A Thai officer stands beside the burnt down oil tanker at a gas station in Pattani province, southern Thailand, Aug. 17, 2022.
A Thai officer stands beside the burnt down oil tanker at a gas station in Pattani province, southern Thailand, Aug. 17, 2022.

A series of coordinated violent attacks that rocked Thailand’s far south this week will not derail peace talks or negotiations for a long-sought ceasefire with Muslim insurgents, the government’s chief negotiator said Thursday.

Thailand’s military says 17 sites across the country’s three southernmost provinces of Pattani, Narathiwat and Yala were hit by bomb and arson attacks in quick succession late Tuesday night and early Wednesday morning — mostly convenience shops, general retail stores and gas stations. Authorities say a 21-year-old local man was killed in one of the ensuing fires and that seven others were slightly injured.

Barisan Revolusi Nasional, the largest of Thailand’s Muslim rebel groups, claimed responsibility for the attacks in a post to its Facebook page Thursday and apologized for the death. The group said it chose the targets as symbols of Thai capitalism that it blamed for destroying community businesses.

The assault, rare in its scale for recent years, came amid modest progress after years of faltering peace talks between BRN and the government’s Peace Dialogue Panel. After a sharp drop in violence over the Muslim holy month of Ramadan earlier this year, ascribed to a mutual truce arranged beforehand, both sides agreed to start negotiations on a more durable cease-fire with a joint mechanism for investigating any alleged breaches.

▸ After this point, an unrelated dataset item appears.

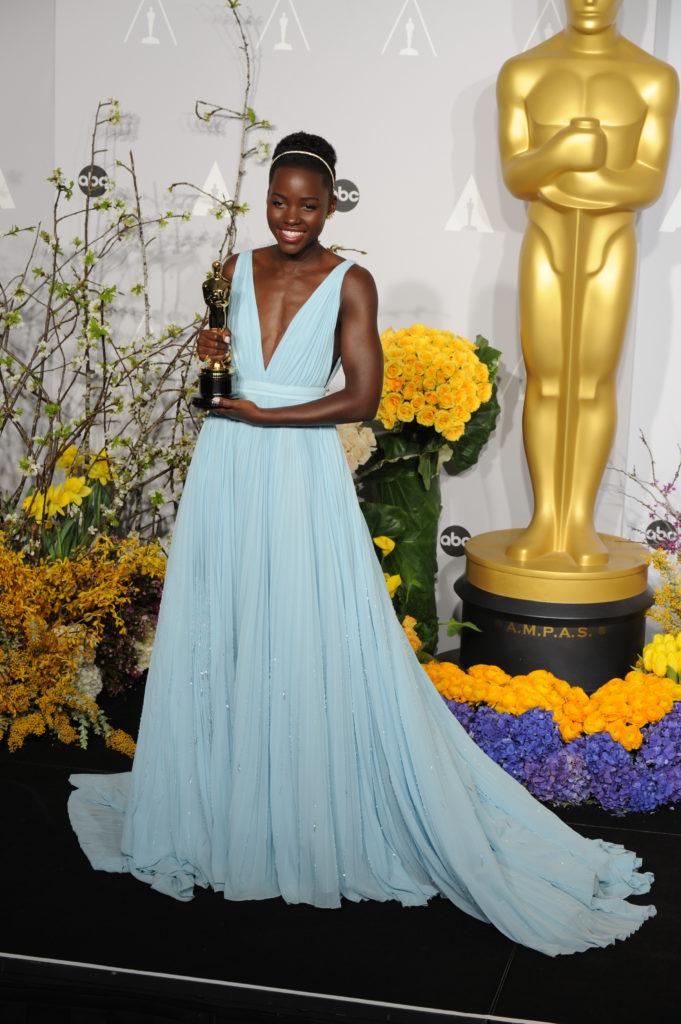 Lupita Nyong'o in Prada Oscars 2014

General Wanlop Rugsanaoh, who heads the Peace Dialogue Panel, told VOA Thursday that the latest attacks would not upset those talks.

“The Peace Dialogue Panel would like to reaffirm that, regardless of the situation on the ground, we will maintain our commitment to move forward through peaceful means, according to the government policy, in order to bring sustainable peace and harmony to the people in the area,” he said by text message.

“The next dialogue meeting is planned tentatively to be in the next 1-2 months and it is still on,” he added.

The general also confirmed that the proposal for a three- to four-month ceasefire with BRN “will still be on the agenda of the meeting.”

Wanlop nonetheless condemned the spate of attacks.

“Not only [do] these incidents affect the livelihood of the people and the economy in the area; they also have negative impact on the peaceful environment and trust people have in the peace dialogue process, which [has] been progressing steadily,” he said.

Rebel and local rights groups accuse the government of seeking to suppress the south’s historic Malay Muslim heritage, a legacy of the Patani sultanate the British Empire deeded to the then-king of Siam in 1909. More than 7,300 people have been killed in fighting aimed at restoring the south’s independence since violence flared up last in 2004 and the government imposed martial law over the region.

In what is believed to be the deadliest attack since then, suspected insurgents shot and killed 15 local defense volunteers in November 2019.

In range and scale, though, this week’s bomb and arson attacks were the largest in at least five years, said Srisompob Jitpiromsri, a lecturer at southern Thailand’s Prince of Songkla University who follows the fighting and peace talks.

Given the scale, Srisompob said he believed BNR also meant to send the government the message that the talks were moving too slowly.

“There are many arguments, disagreements between both parties. They are going to solve [them] in the process, but it’s going to take some time,” he said. “This is a message from the insurgents that they would like to speed up the process.”

The civilian targets, he added, also suggest the rebels intended to remind locals that the insurgents’ cause was still far from won.

“In recent years ... the level of violence [has] become lower,” Srisompob said, “so more and more people have the feeling that ... the insurgency has gone away.”

This week’s attacks, he added, were “to alert the people that, no, this is not the normal situation, there are still many things that need to be resolved in the political conflict.”